How does castor correction work

This site contains affiliate links for which LandyZone may be compensated if you make a purchase.

Jamesyboy

New Member
Posts
114
Dear boffins!

After a 2 inch lift my Def 90 steering was poor. The mechanic fitted castor correction bushes and it was much improved and a kick-back/shudder effect on the clutch pedal when turning the landy off, disappeared.

I am using a double carden prop to avoid vibration - although I am still getting it!

So tell me...

Does the castor correction actually drop the diff nose down towards the ground a bit to counter the fact it was lifted a bit and put the steering out, thereby bringing the steering back on track (pardon the pun).

Normally is the diff nose meant to actually point to just above the transfer box, so that the UJ's at both ends operate at the same angle and therefore do not 'wind' each other up due to differing speeds on each rotation? (the inside of an angled UJ rotation is faster than the outside of an angled UJ rotation, whereas the inside and outside of a non-angled turn rotation are the same speed - combine both on one prop and you get a vibration effect caused by altering speeds at one end - a double carden compensates for the former effect by cancelling the altering speed on a single UJ rotation by using an extra joint). Watch what happens when you try applying the same techniques to a skipping rope!

My castor correction bushes have the diff pointing directly at the t box so that there is no angle on the diff UJ but a big angle at the T box UJ. I can't use ANYTHING but a double carden as I can actually hear the normal prop winding up - not binding - but putting wind-up strain on the T box.

I can't point the T-box at the diff, so I am stuck, unless there is some way to get the diff nose pointing higher again without losing good steering control.

Any advice welcome! Thanks.
 
I should also mention I have a big heavy winch bumper on the front. Not sure about the effect of this on the whole matter.
 
you sure diff lock is disengaged? I'm not so sure. Check that you are getting enough throw cos when they installed your gearbox they may have buggered the setup up. This problem has been crazy. Have you changed diffs at all? Some numpty hasn't put a 4.7 ratio one in there by mistake drom a series mota have they?
 
I mean not put one diff in leaving you with 2 different final ratios front to back. You been having serious issues and you have replaced the tranny box and propshafts.
 
Hi Jai - diff lock disengaged - got under the 90 and checked it myself - when diff is on it is right and clunky and can't turn tight circles - none of those probs.

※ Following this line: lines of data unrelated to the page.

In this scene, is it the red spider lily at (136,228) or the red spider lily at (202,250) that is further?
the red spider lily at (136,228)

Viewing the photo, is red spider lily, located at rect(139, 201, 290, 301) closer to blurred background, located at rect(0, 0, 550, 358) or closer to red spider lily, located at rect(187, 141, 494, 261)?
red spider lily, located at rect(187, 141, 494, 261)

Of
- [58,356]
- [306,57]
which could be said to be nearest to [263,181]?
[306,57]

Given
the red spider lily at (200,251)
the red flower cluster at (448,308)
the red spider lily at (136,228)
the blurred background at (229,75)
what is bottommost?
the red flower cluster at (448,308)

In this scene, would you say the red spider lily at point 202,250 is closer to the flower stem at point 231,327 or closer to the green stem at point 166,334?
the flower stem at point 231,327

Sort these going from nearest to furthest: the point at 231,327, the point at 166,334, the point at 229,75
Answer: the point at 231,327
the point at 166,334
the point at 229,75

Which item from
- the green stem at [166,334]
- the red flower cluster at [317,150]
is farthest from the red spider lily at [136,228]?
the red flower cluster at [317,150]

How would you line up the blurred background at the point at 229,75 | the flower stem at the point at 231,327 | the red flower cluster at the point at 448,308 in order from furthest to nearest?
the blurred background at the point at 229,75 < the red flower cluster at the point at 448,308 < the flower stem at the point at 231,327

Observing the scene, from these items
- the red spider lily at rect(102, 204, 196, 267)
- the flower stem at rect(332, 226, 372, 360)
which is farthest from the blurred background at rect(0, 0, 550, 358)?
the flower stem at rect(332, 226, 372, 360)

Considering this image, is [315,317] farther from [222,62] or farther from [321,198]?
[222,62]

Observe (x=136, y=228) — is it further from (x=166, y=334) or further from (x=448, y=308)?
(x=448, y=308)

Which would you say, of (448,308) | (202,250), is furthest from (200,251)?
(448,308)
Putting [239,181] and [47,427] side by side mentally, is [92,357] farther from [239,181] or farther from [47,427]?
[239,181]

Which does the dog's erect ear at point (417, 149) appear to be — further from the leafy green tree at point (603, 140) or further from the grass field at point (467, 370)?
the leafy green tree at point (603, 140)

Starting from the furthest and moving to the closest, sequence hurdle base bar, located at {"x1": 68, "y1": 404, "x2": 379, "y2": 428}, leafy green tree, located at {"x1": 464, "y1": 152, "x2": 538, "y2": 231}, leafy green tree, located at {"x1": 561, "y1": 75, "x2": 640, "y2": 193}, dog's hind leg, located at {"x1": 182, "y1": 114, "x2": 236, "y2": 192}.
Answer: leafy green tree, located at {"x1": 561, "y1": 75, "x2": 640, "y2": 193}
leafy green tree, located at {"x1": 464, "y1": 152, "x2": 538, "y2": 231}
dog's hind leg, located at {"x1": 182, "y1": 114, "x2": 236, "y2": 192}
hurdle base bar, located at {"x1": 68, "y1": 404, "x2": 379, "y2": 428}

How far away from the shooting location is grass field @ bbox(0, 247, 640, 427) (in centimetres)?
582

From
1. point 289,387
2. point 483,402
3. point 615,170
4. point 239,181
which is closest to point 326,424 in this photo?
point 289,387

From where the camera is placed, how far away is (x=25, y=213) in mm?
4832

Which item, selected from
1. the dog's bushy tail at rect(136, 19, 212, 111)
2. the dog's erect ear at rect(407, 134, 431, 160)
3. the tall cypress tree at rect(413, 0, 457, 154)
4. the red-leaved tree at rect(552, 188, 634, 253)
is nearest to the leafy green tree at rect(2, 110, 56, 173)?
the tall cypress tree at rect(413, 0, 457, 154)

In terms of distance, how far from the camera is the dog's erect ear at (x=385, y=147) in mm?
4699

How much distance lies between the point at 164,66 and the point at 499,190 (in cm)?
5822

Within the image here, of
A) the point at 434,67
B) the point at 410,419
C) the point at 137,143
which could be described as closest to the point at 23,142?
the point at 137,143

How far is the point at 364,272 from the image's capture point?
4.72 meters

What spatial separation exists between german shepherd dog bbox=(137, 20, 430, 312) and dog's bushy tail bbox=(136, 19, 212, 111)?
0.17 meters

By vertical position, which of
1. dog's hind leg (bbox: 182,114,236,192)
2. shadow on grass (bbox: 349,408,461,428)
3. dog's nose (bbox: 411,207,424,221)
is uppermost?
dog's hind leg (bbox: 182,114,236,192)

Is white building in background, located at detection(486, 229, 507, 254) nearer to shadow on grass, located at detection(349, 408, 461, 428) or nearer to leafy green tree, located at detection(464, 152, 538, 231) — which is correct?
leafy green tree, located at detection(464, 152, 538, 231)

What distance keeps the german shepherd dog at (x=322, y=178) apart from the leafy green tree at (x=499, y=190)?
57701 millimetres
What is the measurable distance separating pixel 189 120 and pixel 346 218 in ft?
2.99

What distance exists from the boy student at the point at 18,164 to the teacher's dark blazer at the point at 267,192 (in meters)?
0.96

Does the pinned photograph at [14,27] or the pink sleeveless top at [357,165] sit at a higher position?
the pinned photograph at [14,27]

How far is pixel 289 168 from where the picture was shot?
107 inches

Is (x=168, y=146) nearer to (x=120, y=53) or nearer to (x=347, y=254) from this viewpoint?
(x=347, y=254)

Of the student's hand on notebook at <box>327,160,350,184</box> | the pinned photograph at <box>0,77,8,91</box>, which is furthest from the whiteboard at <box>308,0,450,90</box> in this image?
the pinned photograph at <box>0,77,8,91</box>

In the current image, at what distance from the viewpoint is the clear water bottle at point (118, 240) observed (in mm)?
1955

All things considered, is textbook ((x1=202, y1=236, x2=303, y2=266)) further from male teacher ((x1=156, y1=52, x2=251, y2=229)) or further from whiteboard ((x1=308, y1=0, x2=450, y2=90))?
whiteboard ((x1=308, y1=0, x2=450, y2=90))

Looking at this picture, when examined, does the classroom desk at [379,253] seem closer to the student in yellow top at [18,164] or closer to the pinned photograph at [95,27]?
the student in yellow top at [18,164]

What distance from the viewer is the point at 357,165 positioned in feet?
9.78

But it is so much lighter and smoother with the front prop off in diff lock. Maybe I need to change the front diff anyway - I have a 12 spline defender one ready to go in. I note that there is quite a dent on the front diff housing from when I bought it but the wheels spin freely and it worked fine before the lift but I got a different gearbox and t box fitted at the same time - r380 and 1:22 box.
 
Jai - surely an easy way for me to test that both diffs are the same ratio would be to jack a back wheel and a front wheel - then measure the distance turned by the each diff flange for one full rotation of a tyre?